• _Stated problem_
Lay out the lines of the records below, from the line containing "Among the available items" through the end of the records, inclusive, as a Markdown table with columns Row and Line, leaving out blank lines.

Records on spatial positioning:
-- start --
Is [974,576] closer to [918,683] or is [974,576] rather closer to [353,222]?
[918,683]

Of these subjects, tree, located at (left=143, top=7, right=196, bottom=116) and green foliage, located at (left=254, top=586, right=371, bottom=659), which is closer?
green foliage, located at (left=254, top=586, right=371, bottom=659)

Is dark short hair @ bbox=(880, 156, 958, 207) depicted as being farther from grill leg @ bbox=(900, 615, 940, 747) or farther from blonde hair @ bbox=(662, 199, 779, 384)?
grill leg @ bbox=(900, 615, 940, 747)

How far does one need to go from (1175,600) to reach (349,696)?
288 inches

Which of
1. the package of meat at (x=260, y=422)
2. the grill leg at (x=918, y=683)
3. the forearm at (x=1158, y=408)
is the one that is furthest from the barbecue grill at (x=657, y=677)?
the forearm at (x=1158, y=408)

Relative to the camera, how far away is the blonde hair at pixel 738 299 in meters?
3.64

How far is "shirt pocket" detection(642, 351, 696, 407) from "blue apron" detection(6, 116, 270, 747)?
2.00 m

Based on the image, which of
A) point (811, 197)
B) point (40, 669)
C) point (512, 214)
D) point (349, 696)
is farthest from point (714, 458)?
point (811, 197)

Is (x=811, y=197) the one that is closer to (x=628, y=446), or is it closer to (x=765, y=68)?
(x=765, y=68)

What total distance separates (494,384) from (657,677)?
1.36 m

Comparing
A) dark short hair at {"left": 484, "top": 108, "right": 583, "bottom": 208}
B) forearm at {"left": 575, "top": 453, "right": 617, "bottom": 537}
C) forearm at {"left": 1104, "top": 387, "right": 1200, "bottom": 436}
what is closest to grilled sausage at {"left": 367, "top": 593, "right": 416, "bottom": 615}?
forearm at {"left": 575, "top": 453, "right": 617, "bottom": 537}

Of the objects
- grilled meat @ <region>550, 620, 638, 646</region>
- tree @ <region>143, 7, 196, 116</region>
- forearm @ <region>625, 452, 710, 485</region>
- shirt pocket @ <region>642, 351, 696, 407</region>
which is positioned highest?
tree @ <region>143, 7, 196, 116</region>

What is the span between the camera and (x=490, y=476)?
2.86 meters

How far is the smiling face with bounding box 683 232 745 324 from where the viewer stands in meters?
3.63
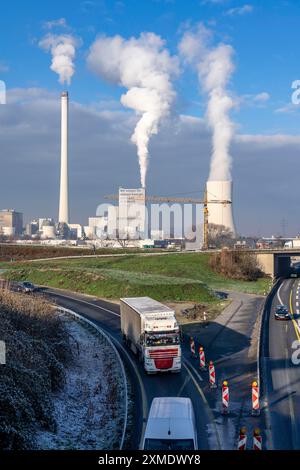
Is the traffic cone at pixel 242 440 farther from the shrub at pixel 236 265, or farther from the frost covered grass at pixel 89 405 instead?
the shrub at pixel 236 265

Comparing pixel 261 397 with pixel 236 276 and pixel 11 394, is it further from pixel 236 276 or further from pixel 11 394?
pixel 236 276

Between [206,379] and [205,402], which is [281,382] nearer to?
[206,379]

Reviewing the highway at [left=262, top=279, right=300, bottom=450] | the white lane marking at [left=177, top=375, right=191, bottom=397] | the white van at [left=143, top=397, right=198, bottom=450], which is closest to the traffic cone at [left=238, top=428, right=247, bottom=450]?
the highway at [left=262, top=279, right=300, bottom=450]

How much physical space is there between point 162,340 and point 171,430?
1142 cm

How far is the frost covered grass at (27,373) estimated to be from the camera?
17672mm

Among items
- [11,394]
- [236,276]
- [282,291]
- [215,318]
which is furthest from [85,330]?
[236,276]

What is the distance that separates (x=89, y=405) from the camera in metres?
22.6

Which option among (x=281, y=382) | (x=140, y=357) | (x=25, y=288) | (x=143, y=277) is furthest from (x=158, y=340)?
(x=143, y=277)

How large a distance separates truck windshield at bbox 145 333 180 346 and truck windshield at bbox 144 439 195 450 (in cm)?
1159

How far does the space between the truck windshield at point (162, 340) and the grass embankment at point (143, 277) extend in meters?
30.3

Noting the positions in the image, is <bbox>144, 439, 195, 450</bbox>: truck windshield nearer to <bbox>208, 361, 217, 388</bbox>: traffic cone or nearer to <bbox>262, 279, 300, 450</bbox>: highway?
<bbox>262, 279, 300, 450</bbox>: highway

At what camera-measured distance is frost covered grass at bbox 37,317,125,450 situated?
18609mm

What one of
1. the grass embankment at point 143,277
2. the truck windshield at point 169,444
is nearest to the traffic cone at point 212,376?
the truck windshield at point 169,444
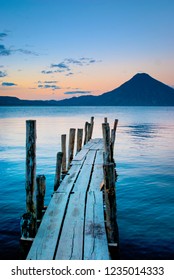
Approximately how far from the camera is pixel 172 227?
918cm

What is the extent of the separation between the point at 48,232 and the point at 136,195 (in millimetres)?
7442

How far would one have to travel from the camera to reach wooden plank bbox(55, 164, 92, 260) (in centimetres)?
484

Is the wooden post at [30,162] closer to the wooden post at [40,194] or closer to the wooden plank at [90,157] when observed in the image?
the wooden post at [40,194]

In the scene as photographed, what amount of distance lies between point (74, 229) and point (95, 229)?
44 cm

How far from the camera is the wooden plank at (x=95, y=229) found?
489 cm

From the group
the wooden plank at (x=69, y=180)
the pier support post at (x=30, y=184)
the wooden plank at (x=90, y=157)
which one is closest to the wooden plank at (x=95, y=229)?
the wooden plank at (x=69, y=180)

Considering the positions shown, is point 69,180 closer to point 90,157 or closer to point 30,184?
point 30,184

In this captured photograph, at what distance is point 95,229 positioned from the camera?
18.9 ft

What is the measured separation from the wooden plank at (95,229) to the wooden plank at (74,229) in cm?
12

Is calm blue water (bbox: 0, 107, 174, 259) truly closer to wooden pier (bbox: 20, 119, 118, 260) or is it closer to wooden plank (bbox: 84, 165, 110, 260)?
wooden plank (bbox: 84, 165, 110, 260)

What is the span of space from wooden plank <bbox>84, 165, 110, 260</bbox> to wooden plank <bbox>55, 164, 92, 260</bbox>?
0.40ft

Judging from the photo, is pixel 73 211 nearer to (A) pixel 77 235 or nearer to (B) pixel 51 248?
(A) pixel 77 235

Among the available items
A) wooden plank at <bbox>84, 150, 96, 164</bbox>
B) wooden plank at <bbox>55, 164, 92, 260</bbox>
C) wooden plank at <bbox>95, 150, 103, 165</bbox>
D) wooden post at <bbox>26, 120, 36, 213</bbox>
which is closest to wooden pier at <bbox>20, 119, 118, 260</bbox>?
wooden plank at <bbox>55, 164, 92, 260</bbox>

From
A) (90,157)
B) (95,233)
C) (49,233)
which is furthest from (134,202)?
-- end --
• _Written response_
| Row | Line |
|---|---|
| 1 | Among the available items |
| 2 | A) wooden plank at <bbox>84, 150, 96, 164</bbox> |
| 3 | B) wooden plank at <bbox>55, 164, 92, 260</bbox> |
| 4 | C) wooden plank at <bbox>95, 150, 103, 165</bbox> |
| 5 | D) wooden post at <bbox>26, 120, 36, 213</bbox> |
| 6 | which is closest to wooden pier at <bbox>20, 119, 118, 260</bbox>? |
| 7 | wooden plank at <bbox>55, 164, 92, 260</bbox> |
| 8 | From |
| 9 | A) (90,157) |
| 10 | B) (95,233) |
| 11 | C) (49,233) |
| 12 | which is furthest from (134,202)? |